A geração dos pioneiros p.39-43
“Os primeiros artistas e arquitetos que, de fato, lançaram as bases do estilo moderno de mobília no Brasil foram: John Graz, Cassio M’Boi, Gregori Warchavchik, Lasar Segall, Theodor Heuberger. À primeira vista pode parecer estranho que as origens da modernização do móvel brasileiro dependeram da atuação de profissionais estrangeiros, mas, na prática, o movimento moderno era isento de nacionalismo e apresentou caráter internacional.
A transição do móvel de estilo eclético e acadêmico para o móvel moderno deu-se a partir dos anos 20-30. Nesse primeiro momento, os conceitos e as posturas tiveram um caráter preponderantemente internacionalizante. As novas concepções acerca do móvel transformaram-se em senso comum num meio restrito de alguns profissionais da área de arquitetura e decoração.
O móvel brasileiro produzido nesse período foi inovador pela introdução de novas concepções, utilização de materiais e processos produtivos, porém ele acompanhou tal e qual a evolução normal do mobiliário europeu, sem criar um vocabulário próprio, repetindo muito da linguagem Art-Déco. Foi uma produção elaborada para disseminar o espírito da modernidade. Mas, na verdade, tratava-se de um desenho padronizado. Os modelos eram repetidos e abusados em nome dos novos princípios. A importância maior dessa fase residiu em seu caráter revolucionário, cuja principal consequência foi o despertar da inércia acadêmica.
De qualquer forma, essa fase de intensa ebulição, ainda que num plano muito restrito e elitista, propiciou a revisão de posições. Dentro desse contexto re revisionismo, o próprio conceito de estético foi dessacralizado e passou a penetrar na esfera do cotidiano e dos anônimos objetos de uso, ou seja, “(…) a arte é para ser utilizada e não olhada; é, em outros termos, uma função da sociedade. (…) Não interessa que as máquinas se multipliquem e ofereçam à produção uma ampla gama de variações: o standard poderá ser repetido ao infinito, porque o objeto produzido não serve para ser contemplado estaticamente, mas para ser usado”.

────────

§ Objetivos:
(A) Responda às perguntas abaixo com base no trecho sobre os pioneiros do móvel moderno no Brasil.
(i) A partir de que décadas se deu a transição do móvel de estilo eclético e acadêmico para o móvel moderno?
(ii) Qual linguagem o móvel brasileiro produzido nesse período repetiu muito?
(iii) Qual foi a principal consequência do caráter revolucionário dessa fase?
(B) Copie, sem nenhuma alteração, a parte do trecho sobre os pioneiros do móvel moderno no Brasil que começa em "A geração dos" e vai até "apresentou caráter internacional.".

────────

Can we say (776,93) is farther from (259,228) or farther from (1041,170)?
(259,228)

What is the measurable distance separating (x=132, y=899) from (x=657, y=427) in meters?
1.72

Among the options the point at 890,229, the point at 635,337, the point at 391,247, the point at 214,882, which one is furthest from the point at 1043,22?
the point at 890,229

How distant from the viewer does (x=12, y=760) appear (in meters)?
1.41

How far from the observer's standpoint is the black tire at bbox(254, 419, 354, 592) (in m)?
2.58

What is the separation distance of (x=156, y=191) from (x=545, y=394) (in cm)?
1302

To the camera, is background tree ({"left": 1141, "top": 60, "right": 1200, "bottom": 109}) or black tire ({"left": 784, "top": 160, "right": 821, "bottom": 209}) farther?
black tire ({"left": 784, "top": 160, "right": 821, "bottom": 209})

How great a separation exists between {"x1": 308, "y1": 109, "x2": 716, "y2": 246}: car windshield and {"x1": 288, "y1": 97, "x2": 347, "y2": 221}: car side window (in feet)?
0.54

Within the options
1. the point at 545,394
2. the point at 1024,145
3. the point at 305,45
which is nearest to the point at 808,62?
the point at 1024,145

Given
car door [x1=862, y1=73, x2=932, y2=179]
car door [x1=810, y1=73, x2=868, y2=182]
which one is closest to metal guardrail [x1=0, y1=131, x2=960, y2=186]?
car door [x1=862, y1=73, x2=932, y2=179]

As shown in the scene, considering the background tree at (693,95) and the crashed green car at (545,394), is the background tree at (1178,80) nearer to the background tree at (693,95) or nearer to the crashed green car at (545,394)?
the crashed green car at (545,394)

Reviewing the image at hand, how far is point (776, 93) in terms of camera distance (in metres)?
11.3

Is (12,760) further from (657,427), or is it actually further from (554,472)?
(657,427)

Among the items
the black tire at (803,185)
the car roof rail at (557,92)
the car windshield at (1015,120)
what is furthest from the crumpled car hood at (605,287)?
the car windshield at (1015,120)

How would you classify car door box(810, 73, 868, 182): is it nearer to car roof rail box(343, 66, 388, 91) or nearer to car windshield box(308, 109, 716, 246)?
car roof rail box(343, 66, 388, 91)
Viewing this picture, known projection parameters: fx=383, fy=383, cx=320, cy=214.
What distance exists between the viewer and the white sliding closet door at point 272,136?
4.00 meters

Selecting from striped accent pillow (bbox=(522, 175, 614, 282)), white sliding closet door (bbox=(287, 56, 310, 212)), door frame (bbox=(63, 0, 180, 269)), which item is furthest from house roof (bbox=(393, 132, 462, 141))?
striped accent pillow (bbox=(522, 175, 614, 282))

────────

§ Respostas esperadas:
(A)
(i) A partir dos anos 20-30.
(ii) A linguagem Art-Déco.
(iii) O despertar da inércia acadêmica.

(B)
A geração dos pioneiros p.39-43
“Os primeiros artistas e arquitetos que, de fato, lançaram as bases do estilo moderno de mobília no Brasil foram: John Graz, Cassio M’Boi, Gregori Warchavchik, Lasar Segall, Theodor Heuberger. À primeira vista pode parecer estranho que as origens da modernização do móvel brasileiro dependeram da atuação de profissionais estrangeiros, mas, na prática, o movimento moderno era isento de nacionalismo e apresentou caráter internacional.